The structures of some common amino acids, such as glycine, serine, leucine, cysteine, and valine have been illustrated below.

Glycine

• Glycine is an amino acid that contains, in its side chain, only a single hydrogen atom. It is known to be the simplest amino acid with the chemical formula NH₂-CH₂-COOH (because carbamic acid is known to be unstable). 
• Glycine is known to be a protein-genic amino acid. Glycine, due to its compact shape, is integral to the formation of alpha-helices in the secondary protein structure. For the same explanation, in collagen triple-helices, it is the most abundant amino acid. It is important to note that glycine is an inhibitory neurotransmitter. 
• Because of uninhibited muscle contraction, interference with its release inside the spinal cord, such as in clostridium tetani infections for example, can trigger spastic paralysis.

Serine

• Serine is an alpha-amino acid which is often used in protein biosynthesis. It comprises an alpha-amino group which, under biological conditions, is in the protonated -NH₃⁺ form. It also contains a carboxyl group which, under biological conditions, is in the deprotonated -COO– form. 
• Serine is also known to contain a side chain consisting of a hydroxymethyl group and can, therefore, be classified as a polar amino acid. Under normal physiological conditions, it can be synthesised in the human body, rendering it a nonessential amino acid.

Leucine

• Leucine is an important amino acid which is used in protein biosynthesis. Leucine is an alpha-amino acid, which implies that it contains an alpha-amino group (which, under biological conditions, is in the protonated -NH₃⁺ form), an alpha-carboxylic acid group (which, under biological conditions, is in the deprotonated -COO– form), and a side chain isobutyl group, making it a non-polar aliphatic amino acid. 
• In human beings, it is an essential amino acid, implying that it can not be synthesised by the body. It must, therefore, be derived from the diet. The foods that produce protein, such as dairy products, meats, beans, soy products, and other legumes are human dietary sources of this amino acid.

Cysteine

• Cysteine is a proteinogenic amino acid which is generally categorized as a semi-essential amino acid. Since it functions as a nucleophile, the thiol side chain in this amino acid also participates in several enzymatic reactions. The disulfide derivative cystine, which is known to play an essential structural role in a large number of proteins, is known to be susceptible to oxidation by thiol. 
• Cysteine has the general same structure as serine, but with one of its oxygen atoms substituted by sulphur.

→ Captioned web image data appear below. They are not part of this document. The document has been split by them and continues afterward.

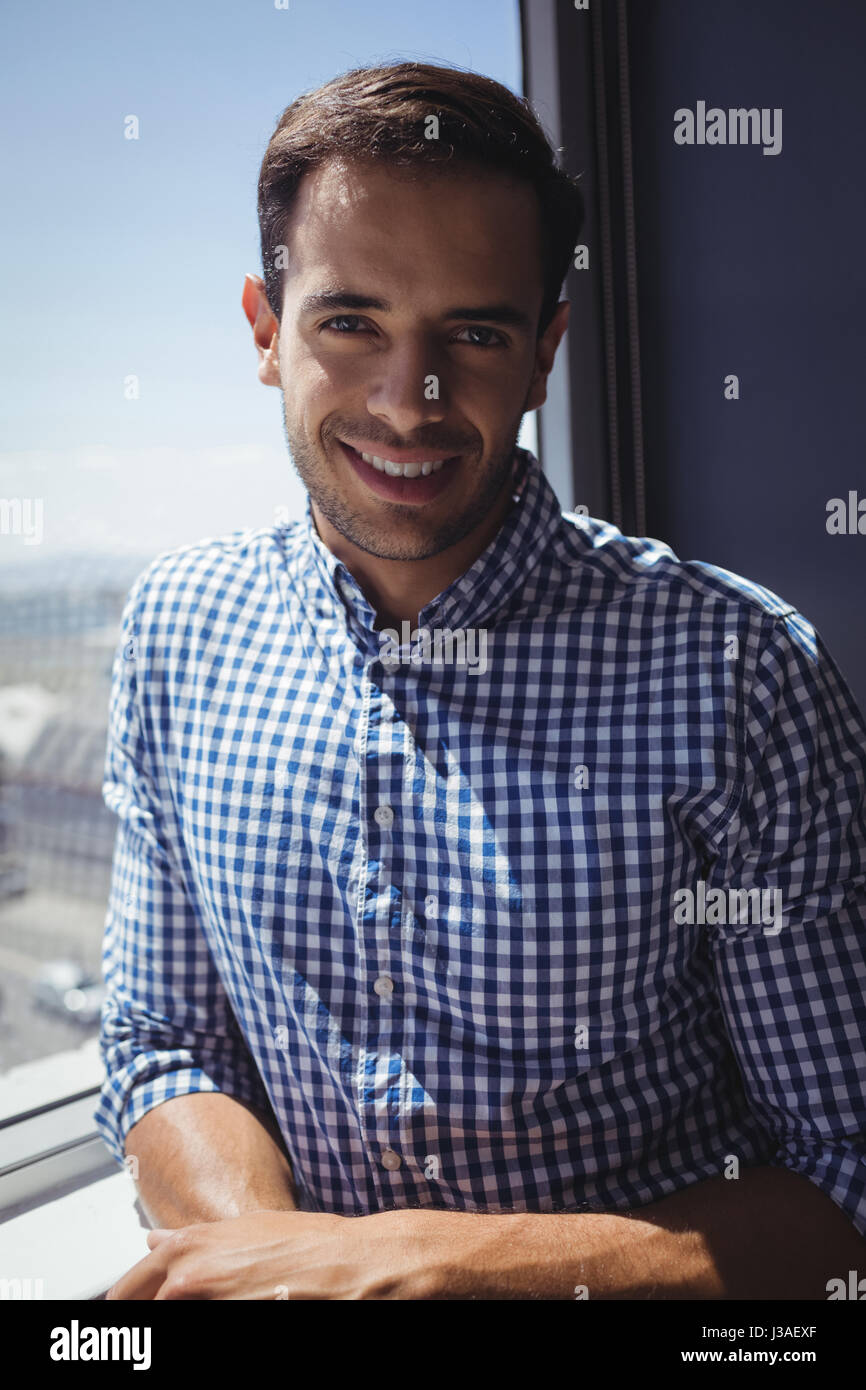 Portrait of smiling businessman standing by window in office Stock ...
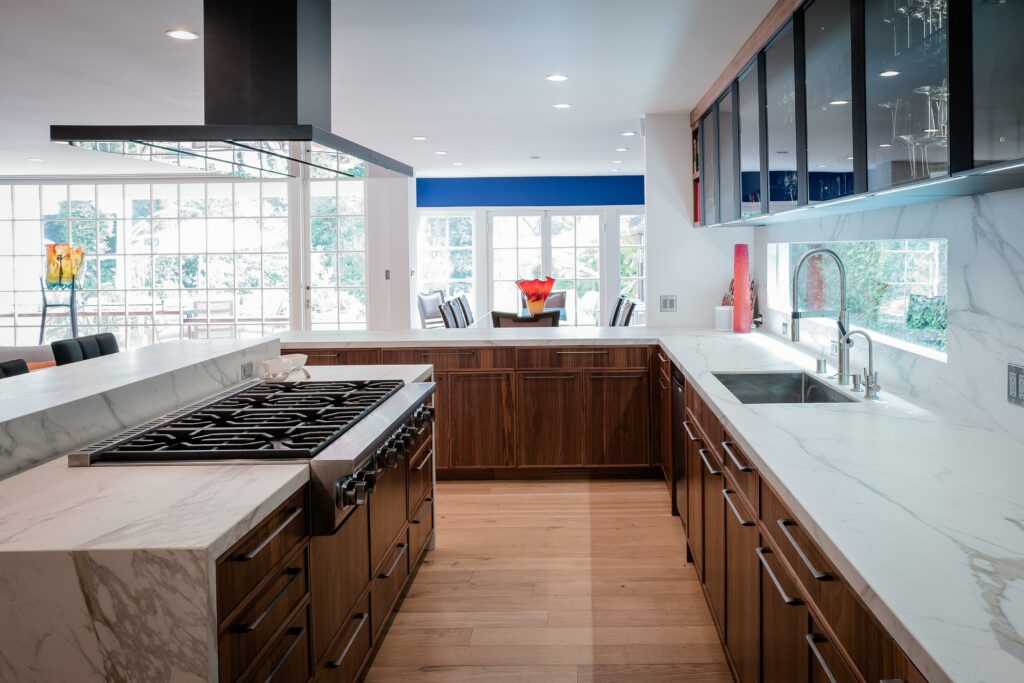 Modern kitchen interior with marble countertops and wood cabinets.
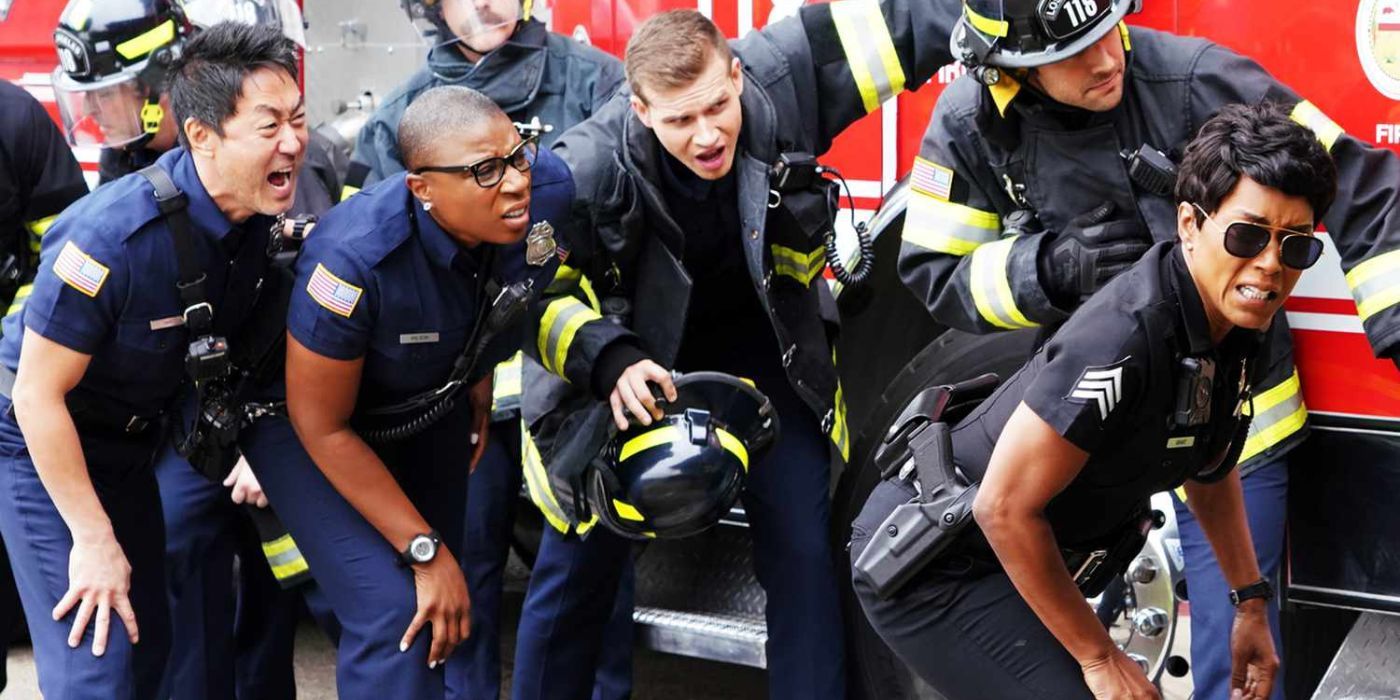 The cast of 9-1-1 gathered next to a fire truck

Selenocysteine can be obtained by replacing the same oxygen atom with selenium instead of sulfur.
• Cysteine, along with its oxidised dimeric form, cystine, like other common amino acids, can be found in most high-protein foods. While it is listed as a non-essential amino acid, cysteine can be essential in some rare cases the elderly, for children, and people with certain metabolic disorders or those who have syndromes of malabsorption. 
• Under normal physiological conditions, cysteine is normally synthesised by the human body as long as an adequate quantity of methionine is available in it.

Valine

• Valine is an important amino acid which is used in protein biosynthesis. Valine is an alpha-amino acid, which implies that it contains an alpha-amino group (which, under biological conditions, is in the protonated -NH₃⁺ form), an alpha-carboxylic acid group (which, under biological conditions, is in the deprotonated -COO– form), and a side chain containing the isopropyl group. It can, therefore, be referred to as a non-polar aliphatic amino acid.

Most Basic Amino Acid

• There are three amino acids that have basic side chains at neutral pH. These are arginine (Arg), lysine (Lys), and histidine (His). Their side chains contain nitrogen and resemble ammonia, which is a base. 
• Lysine has two amine groups, which makes it overall basic. It is the lone pair of nitrogen, in amines, which gives them basicity.